What I really mean by “you can’t publicly express criticism” is not that you physically can’t or even that some people won’t appreciate it. Instead it’s more that if you do express criticism or skepticism about a published piece in a public forum outside of certain established channels, you will be subject to scrutiny and moral judgment, for being non-inclusive or “gate-keeping” or demonstrating “survivor bias.” The overall sentiment being that expressing skepticism of the quality of some piece of research out of the “proper” channels of reviewing and post-conference-presentation QA makes you somehow threatening to the field. It’s like people assume that critique cannot be helpful unless its somehow balanced with positives or provided in the context of some anonymous format or at a time when authors have prepared themselves to hear comments and will therefore not be surprised if someone says something critical. Andrew has of course commented numerous times on similar things in prior posts.

I write these views as someone who dislikes conflict and publicly bringing up issues in other people’s work.

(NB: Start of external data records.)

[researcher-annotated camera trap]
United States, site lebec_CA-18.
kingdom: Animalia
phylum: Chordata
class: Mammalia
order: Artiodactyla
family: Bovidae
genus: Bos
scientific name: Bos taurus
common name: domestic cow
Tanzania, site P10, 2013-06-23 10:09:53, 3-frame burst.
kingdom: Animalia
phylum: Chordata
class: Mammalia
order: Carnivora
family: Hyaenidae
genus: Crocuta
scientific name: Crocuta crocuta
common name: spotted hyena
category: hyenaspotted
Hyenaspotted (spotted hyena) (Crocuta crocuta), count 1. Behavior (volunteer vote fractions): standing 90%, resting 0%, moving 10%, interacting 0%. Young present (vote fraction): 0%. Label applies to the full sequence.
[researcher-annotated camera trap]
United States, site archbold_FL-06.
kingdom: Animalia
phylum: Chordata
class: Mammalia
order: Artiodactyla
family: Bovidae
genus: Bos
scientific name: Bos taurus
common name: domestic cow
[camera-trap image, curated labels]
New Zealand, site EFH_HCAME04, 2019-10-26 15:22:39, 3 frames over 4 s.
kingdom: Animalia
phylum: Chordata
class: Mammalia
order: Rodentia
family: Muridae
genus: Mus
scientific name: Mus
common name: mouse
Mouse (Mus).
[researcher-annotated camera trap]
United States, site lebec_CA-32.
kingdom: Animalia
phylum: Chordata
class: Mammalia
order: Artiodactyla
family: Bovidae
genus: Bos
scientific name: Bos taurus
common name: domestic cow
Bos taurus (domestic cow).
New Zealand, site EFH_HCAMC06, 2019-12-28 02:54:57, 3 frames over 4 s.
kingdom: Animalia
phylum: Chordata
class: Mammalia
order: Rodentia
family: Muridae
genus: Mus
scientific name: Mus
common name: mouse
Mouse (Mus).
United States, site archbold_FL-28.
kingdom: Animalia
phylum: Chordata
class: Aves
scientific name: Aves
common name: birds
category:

If I’m critiquing something, my style tends to involve going into detail to make it seem more nuanced and shading the critique with acknowledgement of good things to make it seem less harsh. Or if there are common issues I might write a critical paper pointing to the problems in the context of making a bigger argument so that it feels less directed at any particular authors. But I don’t think all this hedging should be so necessary. Criticism in science should be acceptable regardless of how it comes up, and you can’t imply it should go away without seeming to contradict the whole point of doing research. This has always seemed like a matter of principle to me, even back when I was getting critiqued myself as a PhD student and not liking it. So I still get surprised sometime when I realize that my attitude is unusual, at least in the areas I work in. 

One thing I really dislike is the idea that its not possible to be both an inclusive field and a field that embraces criticism. Like the only way to have the former is to suppress the latter. It’s unfortunate I guess that some fields that embrace criticism are not very diverse (say, finance or parts of econ), and that other fields that prioritize novelty and diversity in methods over critiquing what exists tend to be better on diversity, like HCI or visualization which do pretty well in terms of attracting women and other groups. 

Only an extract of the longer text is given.